Please transcribe the listing below line for line, keeping every character as it is.

> _SOURCE MATERIAL_:
+ + + + +

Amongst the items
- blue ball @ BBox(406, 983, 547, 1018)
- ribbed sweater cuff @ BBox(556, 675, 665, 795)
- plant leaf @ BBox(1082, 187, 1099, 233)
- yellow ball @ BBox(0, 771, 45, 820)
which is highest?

+ + + + +

> _WRITTEN SOLUTION_:
Amongst the items
- blue ball @ BBox(406, 983, 547, 1018)
- ribbed sweater cuff @ BBox(556, 675, 665, 795)
- plant leaf @ BBox(1082, 187, 1099, 233)
- yellow ball @ BBox(0, 771, 45, 820)
which is highest?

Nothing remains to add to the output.